Abidjan, 13 avr 2026 (AIP) – Abidjan a accueilli, lundi 13 avril 2026, au stade Félix Houphouët-Boigny du Plateau, la cérémonie d’ouverture de la deuxième édition du Salon international de l’intelligence artificielle, de la défense et de l’espace (SIADE).
Placé sous le thème : « Quelle stratégie pour la souveraineté technologique en Afrique à l’horizon 2030 ? », cet événement d’envergure internationale a réuni décideurs politiques, experts, industriels et partenaires venus réfléchir aux défis et opportunités liés à la transformation technologique du continent.
Représentant le vice-Premier ministre, ministre de la Défense, le ministre de l’Intérieur et de la Sécurité, le général Vagondo Diomandé, a insisté sur l’émergence d’une « guerre des intelligences » où les rapports de force se jouent désormais dans les domaines numérique, spatial et cybernétique. Il a souligné que l’intelligence artificielle, la cybersécurité et les technologies spatiales constituent aujourd’hui des piliers essentiels de la souveraineté, de la sécurité et de la stabilité des États. Saluant l’engagement de la Côte d’Ivoire dans la modernisation de son dispositif de défense, il a officiellement déclaré ouverts les travaux du SIADE 2026, au nom du vice-Premier ministre.
De son côté, le ministre de la Communication, porte-parole du gouvernement, Amadou Coulibaly, co-parrain de l’événement, a mis l’accent sur les conditions nécessaires à l’atteinte d’une souveraineté technologique africaine à l’horizon 2030. Il a notamment évoqué l’importance des infrastructures numériques, du développement des compétences locales, de la maîtrise des données et du soutien aux startups. Tout en alertant sur les risques liés à la désinformation et aux usages malveillants de l’intelligence artificielle, il a rappelé que ces technologies représentent également une opportunité majeure pour renforcer la production et la diffusion d’une information crédible en Afrique.
A son tour, le président du Conseil économique, social, environnemental et culturel (CESEC), Dr Eugène Aka Aouélé, a salué l’initiative du SIADE, qu’il considère comme une plateforme stratégique de réflexion et d’anticipation. Il a souligné que la souveraineté technologique ne saurait être un slogan, mais une exigence fondée sur la maîtrise des technologies critiques, la protection des données et le développement d’écosystèmes innovants. Dr Aka Aouélé a insisté sur la nécessité d’une « souveraineté mentale », et a appelé les États africains à croire en leur capacité à être des acteurs majeurs de la technologique en cours.

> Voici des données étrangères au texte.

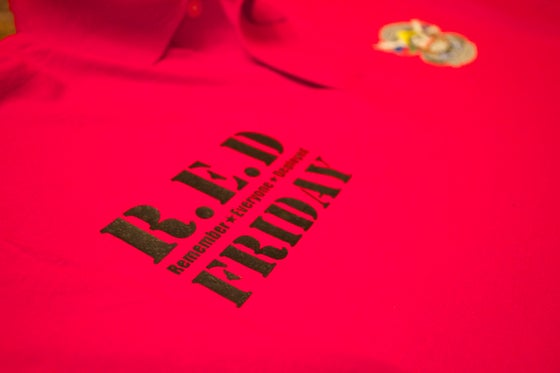 "Image of Show your support for ""R.E.D Friday"" Polo Shirt"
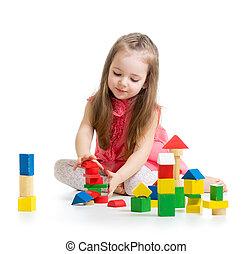 criança, menina, tocando, com, coloridos, bloco edifício,...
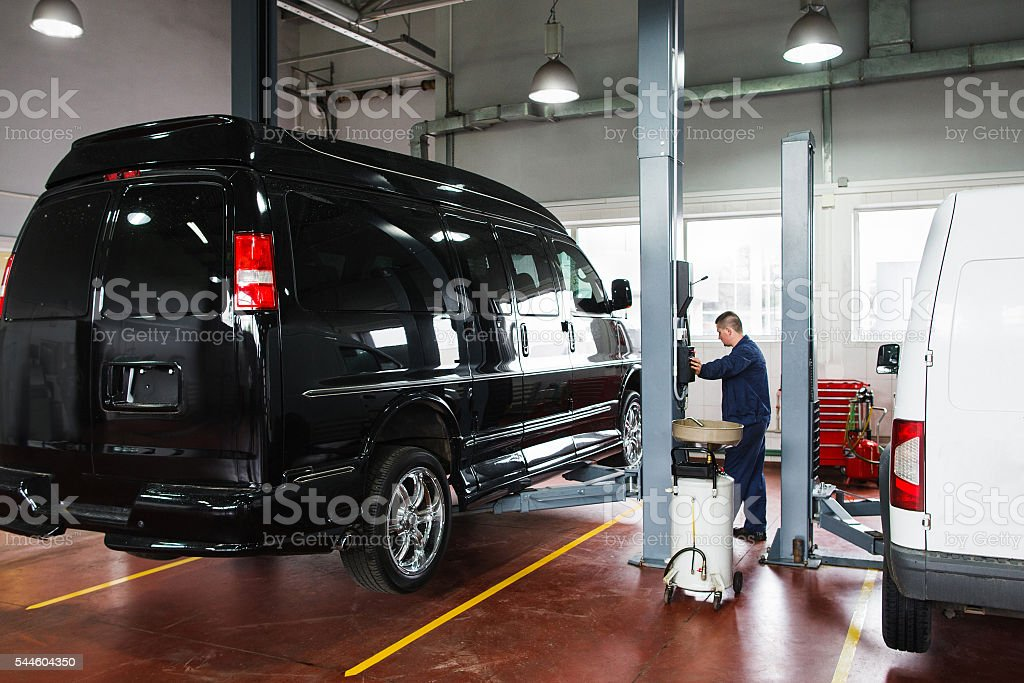 Mechanic Rising Car On Lift Before Maintenance Stock Photo ...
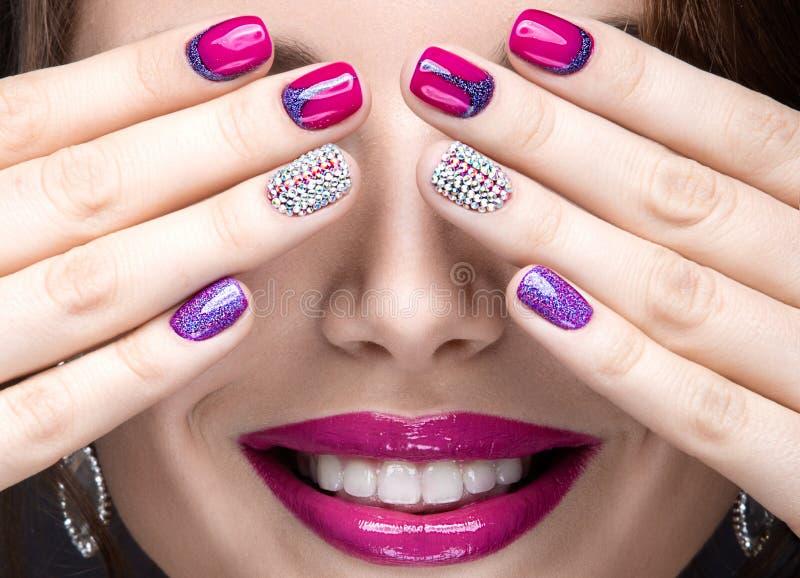 Muchacha hermosa con un maquillaje brillante de la tarde y manicura rosada con los diamantes artificiales Diseño del clavo Cara d fotos de archivo libres de regalías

Le président du comité d’organisation, Dr Yaya Sylla, PDG de SA Analytics International, a situé les enjeux de cette rencontre dans un contexte mondial marqué par une « reconfiguration profonde » des rapports de puissance. Selon lui, la maîtrise des technologies, des données et de l’intelligence artificielle est désormais au cœur de la souveraineté des États.
« L’Afrique doit faire le choix de concevoir le futur plutôt que de le consommer », a-t-il affirmé, appelant à une transition vers une Afrique productrice de technologies, fondée sur l’investissement dans les compétences locales, les infrastructures critiques et des partenariats équilibrés.

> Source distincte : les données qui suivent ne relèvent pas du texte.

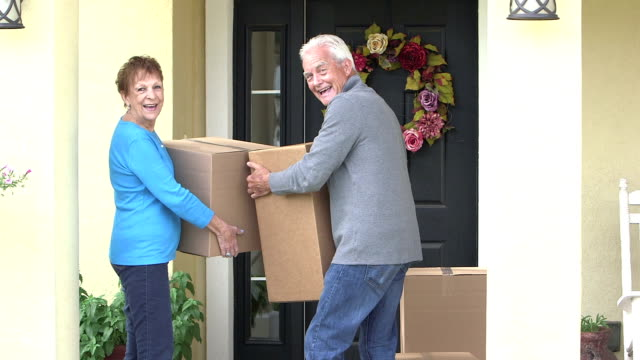 Senior couple moving cardboard boxes from house to car video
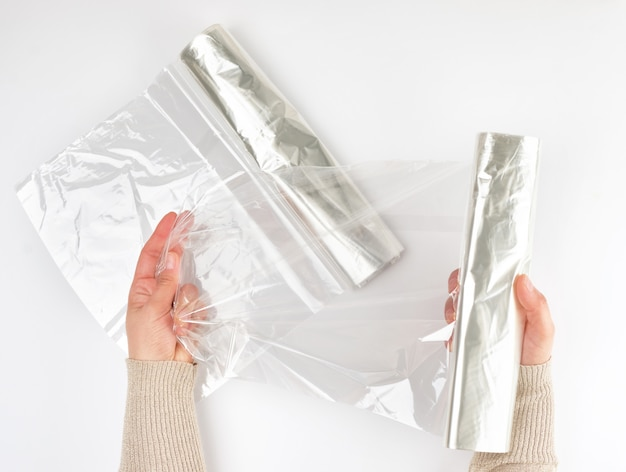 Plastic food wrap for baking products in the oven in women's hand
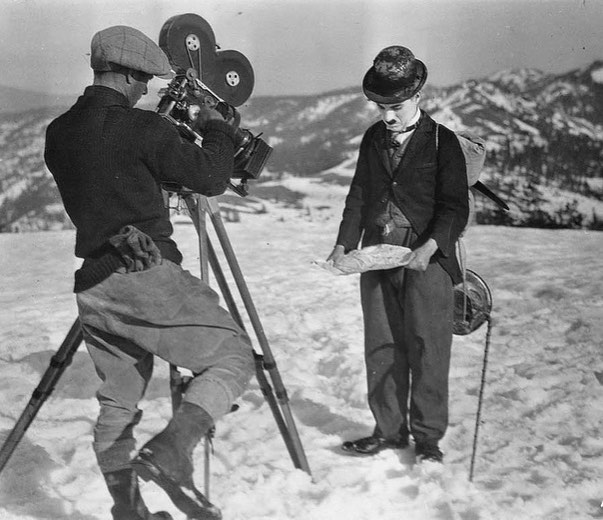 Charles Chaplin behind the scenes of 'The Gold Rush' (1925). Charles wrote, directed, produced and starred the production.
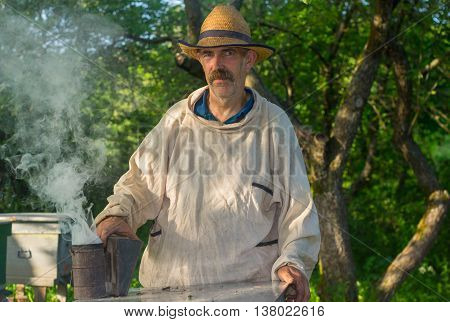 Portrait of Ukrainian bee-keeper at work place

Prévu sur deux jours, le SIADE se veut un espace de dialogue, de coopération et de co-construction, visant à faire émerger des solutions concrètes et à renforcer les synergies entre acteurs publics et privés. À travers panels, rencontres et échanges, cette édition ambitionne de positionner l’Afrique comme un pôle stratégique de production technologique, capable de peser dans les équilibres mondiaux de demain.